This article is part of the Forum Network series on International Co-operation
ZHAO Hui, deputy director of the Center of International Exchange at Henan University of Economics & Law, writes that in a digital age, the solution to sustainable waste disposal starts with its consumers.
Last summer I was shocked to learn that in 2016 alone the People’s Republic of China imported 45m tonnes of scrap metal, waste paper and plastic worth over US$18 billion. The Chinese government was determined to put an end to this, and its subsequent ban on importing foreign waste materials, effective 1 January, 2018 really created a worldwide “crisis”. At the time I could not fully appreciate its significance, wondering how one national government’s policy could have such a profound global effect; as we entered into 2018, the impact of the ban was felt almost immediately.
A range of descriptions illustrated the impact of the ban - from simply flabbergasted to shockwaves, earthquakes and catastrophe - eventually escalating to a full-blown crisis: the rubbish is mounting and there is no way out. The following is a list of media reports I came across; though the facts are straightforward, with statistics provided from credible sources and the consequences explained, the discussion is rather brief and the in-depth analysis necessary for a solution is far from adequate:
China Notifies WTO of Intent to Ban 24 Types of Solid Waste Imports (19 July, 2017)
China’s ban on imports of 24 types of waste is a wake up call to the world (29 December, 2017)
Plastics pile up as China refuses to take the West's garbage (12 January, 2018)
China's waste import ban upends global recycling industry (21 January, 2018)
Over the past two decades, what brought the two sides of exporting countries together - that is, almost all OECD member countries and the importing country, China - seemed to be mutually beneficial. The gains for the exporters are self-evident, ranging from an individual to a business country level, such as jobs, income, revenue, tax and so on. On the other side of the equation, China was the largest waste material importer, aiming to feed its insatiable manufacturing sector’s need for raw materials; and it was a cheaper way to recycle imported foreign waste materials. It seemed that a high demand coupled with cheap prices and a seemingly unlimited supply really did make both sides happy...
Everything was going well, and the supply-demand chain was sustainable until a tipping point when China decisively banned importing foreign garbage. The government had sound reasons for adopting such a position. From an economic viewpoint, China reassessed its overall development and made adjustments to suit the new situation. Under the concept of “the new normal”, quantity gave way to quality, and slowing the pace of manufacturing was more rational given a lower GDP. Environmentally, there are growing concerns over the toxic nature of some types of waste and the resultant pollution, contamination to air, water and soil and hazardous working conditions; China has recognised this and environmentalism and health and safety are gaining the upper hand.
#####
• _ABOUT THIS TASK_:
Continue the article on China's ban on foreign waste imports, starting after its last sentence.
#####
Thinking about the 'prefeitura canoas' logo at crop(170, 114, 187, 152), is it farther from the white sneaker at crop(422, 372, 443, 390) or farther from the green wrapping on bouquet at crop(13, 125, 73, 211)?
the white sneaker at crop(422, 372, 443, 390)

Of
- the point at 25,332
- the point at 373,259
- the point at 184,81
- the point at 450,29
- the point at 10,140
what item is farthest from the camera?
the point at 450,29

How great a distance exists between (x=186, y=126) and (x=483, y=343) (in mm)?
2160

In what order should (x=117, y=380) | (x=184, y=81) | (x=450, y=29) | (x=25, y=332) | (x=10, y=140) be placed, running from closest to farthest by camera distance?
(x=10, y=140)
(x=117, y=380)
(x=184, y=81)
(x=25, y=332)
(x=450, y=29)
#####
• _THE ANSWER_:
Complaints are coming from various directions and the consequences are felt virtually overnight. To me, the reaction of the exporting countries is rather disappointing at a policy level. Both policy makers and government officials have failed to see the underlying causes of the current problem, and do not know what to do next. As previously stated regarding its economic growth, China chose quality over quantity; policy making requires a balanced approach by taking all the necessary factors into consideration, and here this means taking no more low-grade waste, no more rubbish! On the other hand, the fulcrum is the wellbeing of the people living and working where the waste materials were destined, regardless of their fate: be it scrapping, recycling, incinerating or landfills. Today, the geopolitical and geoeconomic landscape in China is no longer what it used to be when the yang laji,or “foreign garbage” first arrived in our neighbourhood and some countries seem utterly unprepared to deal with the problem.
Given the circumstances, ad hoc, passive reactions will not solve the issues because they address the symptoms and not the root causes. Facing a challenge such as the disposal of waste material should start with changing people’s mind set: not just business as usual, as is all too often the case with over-consumerism.
An analogue approach to the world no longer suits the reality of the 21st century, an era of digitalisation. A comprehensive outlook, one that is both strategic and pragmatic, is necessary to deal with the challenges ahead; and waste disposal is no exception.